Moldamos dois tabuleiros de bolinhos, ela polvilha-os com côco em pó, com aquelas mãozinhas pequeninas e delicadas, cheia de rigor científico e mimo, dois ingredientes essenciais nestas coisas da cozinha. Eu li "Como água para chocolate" e acredito piamente nisto.
Queimei-lhe os bolinhos todos. Por um engano imperdoável, pus o forno a 220º.
Sem saber o que fazer à minha vida, comi, mastigando-os com sabor a lágrimas e carvão, os sete bolinhos mais pretos. Sete. Mereço engordar sete quilos. Mereço que todos os meus vestidos deixem de me servir.
Ela, pequenina e delicada, cheia de rigor científico e mimo, fez, sozinha, mais dois tabuleiros de bolinhos.


28/09/2014

Por acaso, tenho esta curiosidade

Imagina que encontras, caída na estrada, perto de uma bomba de gasolina, uma carteira de homem, que até já foi atropelada, mas que tem lá dentro, intactos, todos os cartões da pessoa, desde o de cidadão à cédula profissional, aos multibancos e visa, enfim, a vida toda de um homem, e 535 euros.

O que é que fazes?

Preciso de respostas. Só mesmo para saber.

26/09/2014

Isto há-de ser uma espécie de stress pós-traumático...
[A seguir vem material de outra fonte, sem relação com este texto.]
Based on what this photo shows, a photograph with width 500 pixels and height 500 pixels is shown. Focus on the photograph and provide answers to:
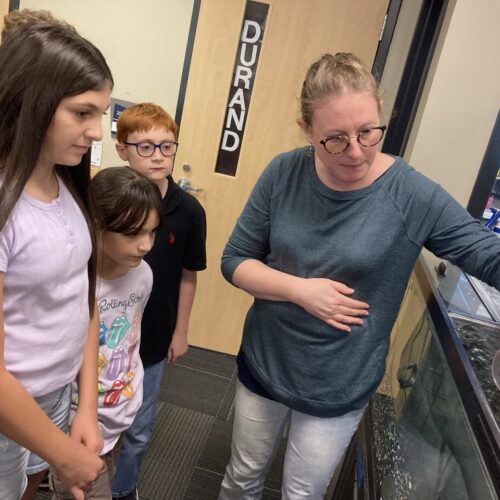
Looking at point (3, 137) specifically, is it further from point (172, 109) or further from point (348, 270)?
point (172, 109)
Lisboa, segunda-feira, basicamente, afogou-se.
Lisboa, quinta-feira, um dia perfeito. Eu quero morrer num dia assim, que é para não doer tanto. Nem uma brisa, nem um grau a mais, nem um grau a menos. Nem mesmo um grau de humidade, e eu com um cabelo lindo, que é como eu o vejo lindo. Dominado, um leãozinho meigo. Um céu azul daquele azul que só a Primavera traz, o azul de uns olhos azuis que eu nunca vi, só pontuado com uma ou outra nuvenzinha branca, como o Futebol Clube do Porto, carago, ou como os desenhos das crianças, que têm sempre céu, sol, nuvens, uma casa, com chaminé, fumo a sair e um caminho a sair da porta, que vai dar ao fim da folha de papel. Uma pessoa da minha idade tem pensamentos assim, que dia tão bonito para se morrer, a duzentos à hora contra um muro, haverá morte mais santa, quais agora a dormir? Se forem como eu, com sonos tortuosos e pesadelos amiúde, a morte a dormir é uma piada de mau gosto que de santa não tem nada. Ainda assim, a da velocidade está fora de questão, nem o meu super-carrinho atinge essas velocidades nem eu carrego no pedal com essa força toda. E também ainda não tenho pressa.
Até sonhei acordada, só acordada é que consigo sonhar sem que o sonho se transforme em pesadelo, em ir à praia este fim-de-semana. Só posso ter sonhado.
Lisboa, sexta-feira, estou farta de ir à janela. Todos os ruídos da rua me dizem que está a chover. Se calhar é só por ser sexta-feira e por ter perdido, há uma semana, precisamente, o meu Artur. Que nunca foi tão meu como agora, que já não é. Se calhar é só de ser sexta-feira, dia de morte.
Nunca sei quando é que estou a falar a sério.